Written instruction:
Only the lines from the one holding "From the viewer's" to the end should be retyped, exactly, with both ends included and no pictures.

Provided material:
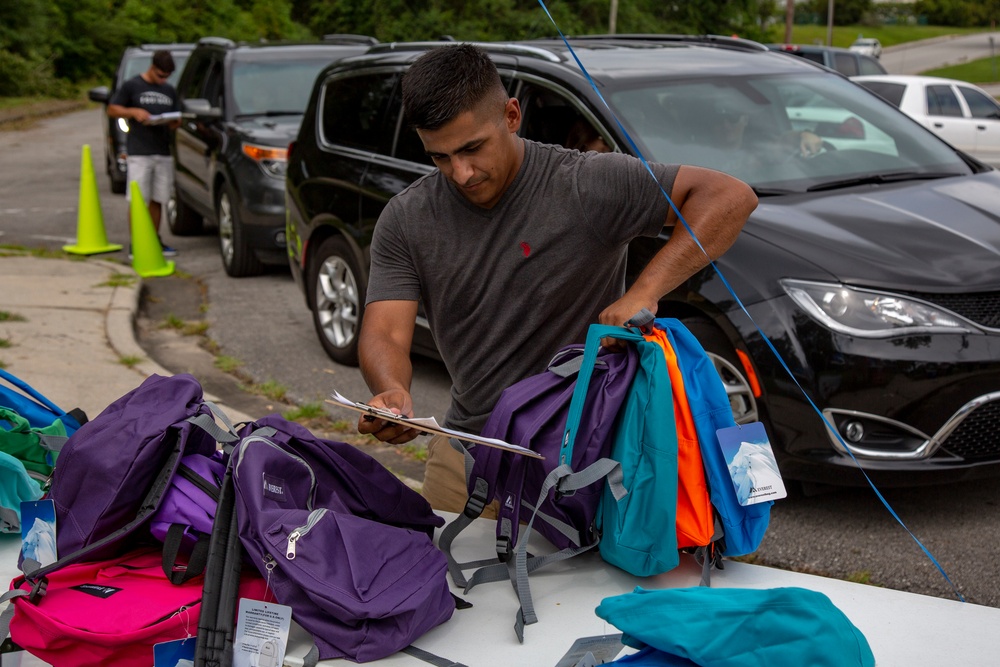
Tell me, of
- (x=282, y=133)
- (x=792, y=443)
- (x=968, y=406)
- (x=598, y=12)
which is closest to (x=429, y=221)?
(x=792, y=443)

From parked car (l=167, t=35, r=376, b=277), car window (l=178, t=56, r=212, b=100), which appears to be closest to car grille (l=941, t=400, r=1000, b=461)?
parked car (l=167, t=35, r=376, b=277)

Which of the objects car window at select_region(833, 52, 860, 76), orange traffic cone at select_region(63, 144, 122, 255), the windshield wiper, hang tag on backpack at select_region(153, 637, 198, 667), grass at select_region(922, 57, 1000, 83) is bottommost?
grass at select_region(922, 57, 1000, 83)

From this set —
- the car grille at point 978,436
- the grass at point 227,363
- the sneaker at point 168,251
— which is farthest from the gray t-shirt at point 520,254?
the sneaker at point 168,251

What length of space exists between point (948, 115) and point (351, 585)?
1443 cm

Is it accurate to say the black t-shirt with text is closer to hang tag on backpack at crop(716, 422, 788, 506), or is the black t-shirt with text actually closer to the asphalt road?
the asphalt road

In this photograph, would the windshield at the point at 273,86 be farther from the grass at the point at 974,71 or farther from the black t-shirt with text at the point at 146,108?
the grass at the point at 974,71

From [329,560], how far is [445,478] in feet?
3.17

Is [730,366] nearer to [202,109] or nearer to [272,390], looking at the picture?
[272,390]

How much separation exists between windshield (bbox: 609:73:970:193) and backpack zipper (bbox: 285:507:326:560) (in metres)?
3.01

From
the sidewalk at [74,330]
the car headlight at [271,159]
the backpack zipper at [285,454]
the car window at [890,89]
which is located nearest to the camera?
the backpack zipper at [285,454]

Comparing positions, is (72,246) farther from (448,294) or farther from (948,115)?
(948,115)

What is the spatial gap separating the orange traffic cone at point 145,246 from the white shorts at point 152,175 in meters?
0.61

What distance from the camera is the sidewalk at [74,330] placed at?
6.15 meters

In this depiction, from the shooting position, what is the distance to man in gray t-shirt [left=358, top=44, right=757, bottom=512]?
2.71 metres
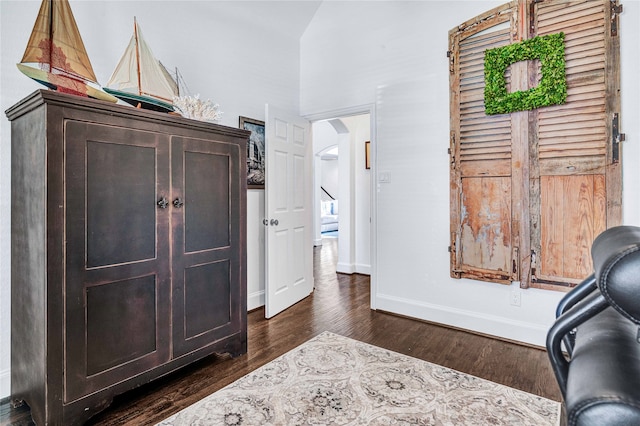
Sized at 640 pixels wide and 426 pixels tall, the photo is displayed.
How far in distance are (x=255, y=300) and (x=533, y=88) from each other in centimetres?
312

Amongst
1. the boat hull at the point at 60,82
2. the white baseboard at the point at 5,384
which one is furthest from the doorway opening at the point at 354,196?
the white baseboard at the point at 5,384

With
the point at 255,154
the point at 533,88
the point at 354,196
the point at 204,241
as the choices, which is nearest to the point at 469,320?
the point at 533,88

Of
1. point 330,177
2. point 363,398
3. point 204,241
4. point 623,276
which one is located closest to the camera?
point 623,276

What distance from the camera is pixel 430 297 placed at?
3.16 m

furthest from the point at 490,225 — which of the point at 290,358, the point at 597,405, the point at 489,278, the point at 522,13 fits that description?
the point at 597,405

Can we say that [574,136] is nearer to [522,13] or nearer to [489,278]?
[522,13]

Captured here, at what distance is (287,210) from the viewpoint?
11.7 ft

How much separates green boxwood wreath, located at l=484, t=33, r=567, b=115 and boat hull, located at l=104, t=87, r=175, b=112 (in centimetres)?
242

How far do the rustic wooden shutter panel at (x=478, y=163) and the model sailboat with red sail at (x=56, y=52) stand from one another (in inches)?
107

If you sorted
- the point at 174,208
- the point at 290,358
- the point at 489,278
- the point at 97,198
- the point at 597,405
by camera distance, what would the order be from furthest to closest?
the point at 489,278 < the point at 290,358 < the point at 174,208 < the point at 97,198 < the point at 597,405

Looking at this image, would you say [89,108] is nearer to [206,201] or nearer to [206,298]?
[206,201]

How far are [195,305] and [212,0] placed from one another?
2.69m

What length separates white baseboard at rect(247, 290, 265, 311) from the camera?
138 inches

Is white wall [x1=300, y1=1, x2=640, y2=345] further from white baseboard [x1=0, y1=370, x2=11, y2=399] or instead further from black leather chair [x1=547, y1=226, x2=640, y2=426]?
white baseboard [x1=0, y1=370, x2=11, y2=399]
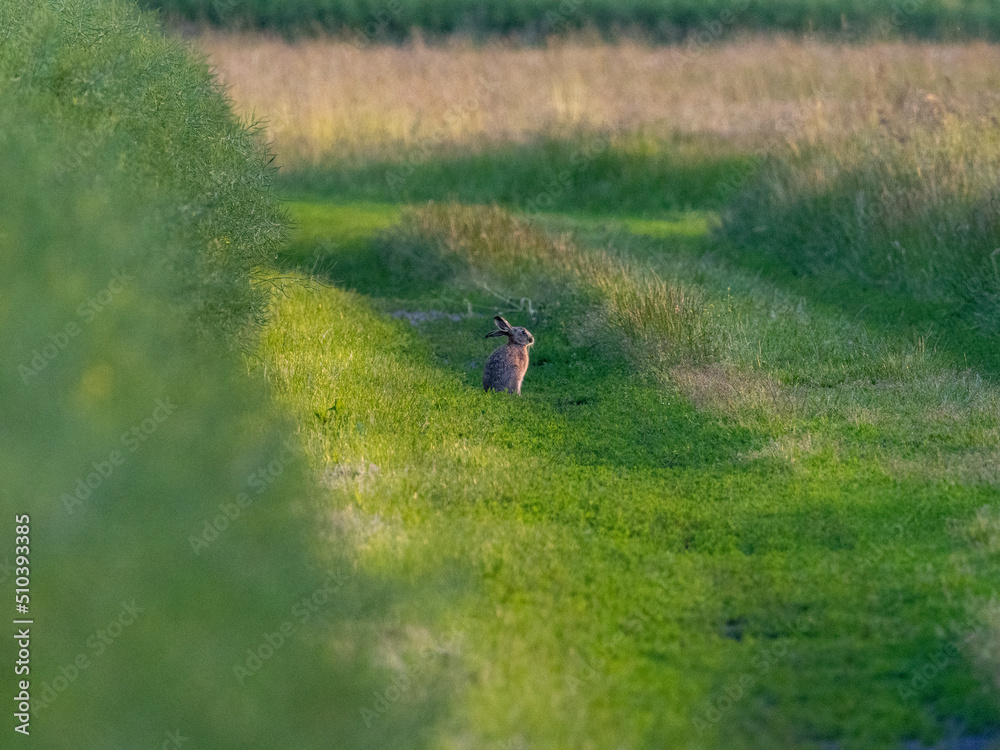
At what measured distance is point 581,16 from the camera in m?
32.6

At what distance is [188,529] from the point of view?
5.36 m

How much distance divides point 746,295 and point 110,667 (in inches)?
305

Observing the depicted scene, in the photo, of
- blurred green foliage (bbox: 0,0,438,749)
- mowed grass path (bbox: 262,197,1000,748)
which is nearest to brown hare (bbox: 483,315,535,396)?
mowed grass path (bbox: 262,197,1000,748)

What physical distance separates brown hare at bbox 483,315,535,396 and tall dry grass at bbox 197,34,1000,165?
8.51 metres

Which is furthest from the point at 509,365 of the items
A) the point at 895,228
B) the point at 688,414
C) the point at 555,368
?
the point at 895,228

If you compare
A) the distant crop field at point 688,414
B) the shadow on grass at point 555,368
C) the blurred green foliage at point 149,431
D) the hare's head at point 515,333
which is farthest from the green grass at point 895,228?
the blurred green foliage at point 149,431

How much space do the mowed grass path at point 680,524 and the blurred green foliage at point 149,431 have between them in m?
0.36

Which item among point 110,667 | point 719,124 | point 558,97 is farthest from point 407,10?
point 110,667

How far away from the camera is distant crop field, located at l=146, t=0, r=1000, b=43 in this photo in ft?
101

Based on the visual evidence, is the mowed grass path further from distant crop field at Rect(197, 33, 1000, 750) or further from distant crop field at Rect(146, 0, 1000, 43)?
distant crop field at Rect(146, 0, 1000, 43)

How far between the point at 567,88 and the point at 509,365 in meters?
14.7

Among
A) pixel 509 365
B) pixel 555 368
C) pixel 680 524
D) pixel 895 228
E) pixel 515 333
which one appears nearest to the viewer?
pixel 680 524

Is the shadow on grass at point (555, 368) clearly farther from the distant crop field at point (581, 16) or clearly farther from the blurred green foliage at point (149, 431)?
the distant crop field at point (581, 16)

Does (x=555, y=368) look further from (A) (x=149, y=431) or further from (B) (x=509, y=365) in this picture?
(A) (x=149, y=431)
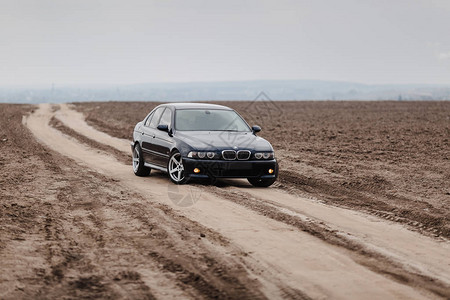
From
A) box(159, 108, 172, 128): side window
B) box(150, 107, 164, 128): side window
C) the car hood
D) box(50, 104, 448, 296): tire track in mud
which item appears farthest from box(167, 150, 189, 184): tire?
box(150, 107, 164, 128): side window

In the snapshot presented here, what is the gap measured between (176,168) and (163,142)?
0.81m

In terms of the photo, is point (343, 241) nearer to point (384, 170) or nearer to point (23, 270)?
point (23, 270)

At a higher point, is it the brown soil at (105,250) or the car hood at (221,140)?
the car hood at (221,140)

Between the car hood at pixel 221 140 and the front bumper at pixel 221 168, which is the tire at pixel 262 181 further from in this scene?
the car hood at pixel 221 140

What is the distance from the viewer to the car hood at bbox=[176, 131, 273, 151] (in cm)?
1230

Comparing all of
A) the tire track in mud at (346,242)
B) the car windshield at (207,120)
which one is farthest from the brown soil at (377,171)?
the car windshield at (207,120)

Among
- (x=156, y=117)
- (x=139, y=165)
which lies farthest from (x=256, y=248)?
(x=156, y=117)

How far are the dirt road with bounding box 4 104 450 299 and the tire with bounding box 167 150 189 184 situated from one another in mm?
583

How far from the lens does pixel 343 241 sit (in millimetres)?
7852

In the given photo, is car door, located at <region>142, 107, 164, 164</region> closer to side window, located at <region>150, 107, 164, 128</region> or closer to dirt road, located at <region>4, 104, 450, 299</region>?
side window, located at <region>150, 107, 164, 128</region>

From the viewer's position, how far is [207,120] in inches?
530

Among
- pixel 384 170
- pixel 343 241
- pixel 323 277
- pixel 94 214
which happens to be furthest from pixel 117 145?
pixel 323 277

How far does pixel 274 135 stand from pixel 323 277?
20.3m

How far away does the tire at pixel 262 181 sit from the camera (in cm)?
1266
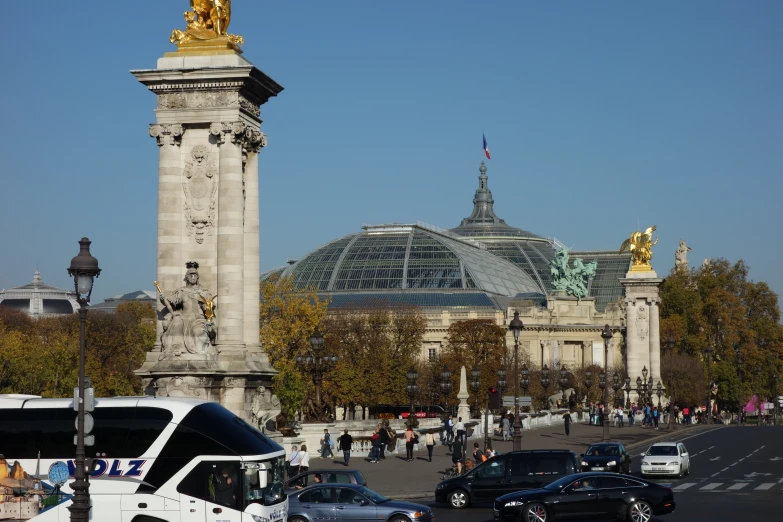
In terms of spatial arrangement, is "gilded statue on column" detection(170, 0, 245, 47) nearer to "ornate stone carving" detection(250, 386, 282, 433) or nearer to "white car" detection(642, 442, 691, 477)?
"ornate stone carving" detection(250, 386, 282, 433)

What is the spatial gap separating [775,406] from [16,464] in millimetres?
102120

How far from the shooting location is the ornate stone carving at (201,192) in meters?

Full solution:
From the viewer's position, how far is [207,120] in inches?
530

Among
- pixel 384 170
- pixel 343 241
- pixel 323 277
- pixel 94 214
which happens to be furthest from pixel 117 145?
pixel 323 277

How far does pixel 274 135 stand from pixel 323 277?
20.3m

How far away does the tire at pixel 262 181 sit from the camera (in cm)?
1266
In terms of spatial arrangement, is "gilded statue on column" detection(170, 0, 245, 47) nearer to "ornate stone carving" detection(250, 386, 282, 433) or nearer to "white car" detection(642, 442, 691, 477)?
"ornate stone carving" detection(250, 386, 282, 433)

What is the spatial gap separating [775,406] from [16,464] in millimetres?
102120

How far from the shooting location is the ornate stone carving at (201,192) in meters?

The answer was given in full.